You guys are really helpful! I've lived most of my life in big cities where guns and cops are rampant, although living in the suburbs you still can't turn a blind eye to what's happening around you. As an American I feel disheartened and disillusioned sometimes when the persons that are supposed to be trusted turn out to be dishonest and corrupt. Happens anywhere I suppose but still disappointing.


----------



## headzred (Mar 20, 2012)

While it is true that there us no one "best" place between the US and Canada, there are a couple of things that mattered to me when deciding if I wanted to move to Canada. Toronto, at least, really does have less violent crime considering how dense the population is. (Toronto's rate is about 2 per 100,000 people, versus Atlanta's 26 and Chicago's 15.5.) More than that, though, the general attitude of the people is what has won me over. Canadians seem to understand that some degree of social responsibility is beneficial to all, even though they don't agree on how much is too much. The US has become more and more full of people saying, "I have mine and you can't have it, screw you." JMO.


----------



## JohnSoCal (Sep 2, 2007)

This is very difficult to answer as it all depends on what your preferences are and where in each country you live.

I live in Southern California but have lived in Vancouver, Victoria, San Diego, Seattle, Portland, Phoenix, San Francisco Bay Area, Fort Lauderdale FL as well as Mexico and Venezuela. I have also spent a lot of time in many other states and provinces.

Our favorite place by far is where we live now (10 years ) which is why we chose it. We live in a medium sized metro area ( 350,000 ) 60 miles north of San Diego and 70 miles SE of Los Angeles. We also love San Diego and the San Francisco Bay area.

The crime rate is very low where we live. Definitely much lower than where my sister lives in the Okanagan area of BC Canada. On the other hand Canada doesn't have the crime problem found in the ghetto areas of many large US cities. However Vancouver has more crime than either San Diego or San Jose which are larger cities. My observation is that in general the crime rate is lower in most large Canadian cities due to not having the ghettos to the same extent. However the crime rate is generally lower in the small cities and rural areas of the US compared to Canada. 

There is no question that the cost of living is considerably higher in Canada.

As far as quality of life, that depends on what you make of it.
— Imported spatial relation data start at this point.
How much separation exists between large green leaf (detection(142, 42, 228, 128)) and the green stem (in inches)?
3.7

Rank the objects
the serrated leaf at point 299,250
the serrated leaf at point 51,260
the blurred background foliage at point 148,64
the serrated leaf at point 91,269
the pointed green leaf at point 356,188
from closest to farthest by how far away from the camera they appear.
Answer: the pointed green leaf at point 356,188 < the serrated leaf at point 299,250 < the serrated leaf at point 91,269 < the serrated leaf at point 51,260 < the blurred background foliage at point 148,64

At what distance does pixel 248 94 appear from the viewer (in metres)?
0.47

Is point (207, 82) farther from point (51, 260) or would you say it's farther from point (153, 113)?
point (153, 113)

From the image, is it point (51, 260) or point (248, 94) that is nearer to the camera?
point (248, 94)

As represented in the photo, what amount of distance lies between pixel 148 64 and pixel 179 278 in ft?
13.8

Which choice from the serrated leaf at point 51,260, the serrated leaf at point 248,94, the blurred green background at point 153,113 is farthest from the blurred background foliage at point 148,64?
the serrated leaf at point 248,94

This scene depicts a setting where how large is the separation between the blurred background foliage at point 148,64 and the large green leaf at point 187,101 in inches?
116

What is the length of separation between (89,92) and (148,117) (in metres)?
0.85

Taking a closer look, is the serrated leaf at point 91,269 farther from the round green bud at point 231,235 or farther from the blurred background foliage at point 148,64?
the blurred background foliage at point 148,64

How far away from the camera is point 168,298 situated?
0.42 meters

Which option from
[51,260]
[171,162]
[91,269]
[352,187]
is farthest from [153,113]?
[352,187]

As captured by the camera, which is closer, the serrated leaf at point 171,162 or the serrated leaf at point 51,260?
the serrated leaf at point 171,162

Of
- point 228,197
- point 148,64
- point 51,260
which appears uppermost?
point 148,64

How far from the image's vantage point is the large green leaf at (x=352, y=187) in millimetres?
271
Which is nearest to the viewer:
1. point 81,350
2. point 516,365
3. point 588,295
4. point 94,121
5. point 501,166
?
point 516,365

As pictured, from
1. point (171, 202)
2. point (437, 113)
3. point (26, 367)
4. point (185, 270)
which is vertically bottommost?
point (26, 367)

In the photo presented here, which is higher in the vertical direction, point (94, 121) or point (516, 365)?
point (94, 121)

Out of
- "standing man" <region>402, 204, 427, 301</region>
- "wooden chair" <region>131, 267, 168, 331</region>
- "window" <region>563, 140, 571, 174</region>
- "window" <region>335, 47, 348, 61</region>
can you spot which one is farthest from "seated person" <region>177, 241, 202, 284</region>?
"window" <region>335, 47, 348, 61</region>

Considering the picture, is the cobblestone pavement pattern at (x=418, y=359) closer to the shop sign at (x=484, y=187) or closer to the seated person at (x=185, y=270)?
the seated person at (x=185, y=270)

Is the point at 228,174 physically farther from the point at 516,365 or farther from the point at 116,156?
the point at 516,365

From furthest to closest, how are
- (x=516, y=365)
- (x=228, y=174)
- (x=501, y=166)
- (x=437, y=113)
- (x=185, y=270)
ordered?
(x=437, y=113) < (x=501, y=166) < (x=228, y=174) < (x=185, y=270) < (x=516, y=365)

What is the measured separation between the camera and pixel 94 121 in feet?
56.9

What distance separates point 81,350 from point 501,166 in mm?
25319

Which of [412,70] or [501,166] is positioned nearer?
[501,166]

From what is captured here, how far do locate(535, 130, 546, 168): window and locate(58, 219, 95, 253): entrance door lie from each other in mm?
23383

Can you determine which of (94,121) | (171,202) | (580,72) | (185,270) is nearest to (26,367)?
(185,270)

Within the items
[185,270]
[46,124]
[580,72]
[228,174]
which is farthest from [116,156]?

It can be good or bad in either country.

Weather is a big factor for us and it doesn't get much better than Southern California.

So it really depends on what your preferences are and what you are looking for. You can have a good life in either country.


----------



## jawnbc (Apr 28, 2012)

I'm guessing you have health insurance wholly paid by an employer, with no "pre-existing medical conditions"?


----------



## JohnSoCal (Sep 2, 2007)

jawnbc said:


> I'm guessing you have health insurance wholly paid by an employer, with no "pre-existing medical conditions"?


I guess you don't know what you are talking about. I am retired so don't have an employer. I have a Medicare Advantage plan from Health Net. I do NOT pay any premiums and everything is covered. I do not pay any co-pays nor deductibles and prescription drugs are covered. Pre-existing medical conditions are not a factor in obtaining my insurance.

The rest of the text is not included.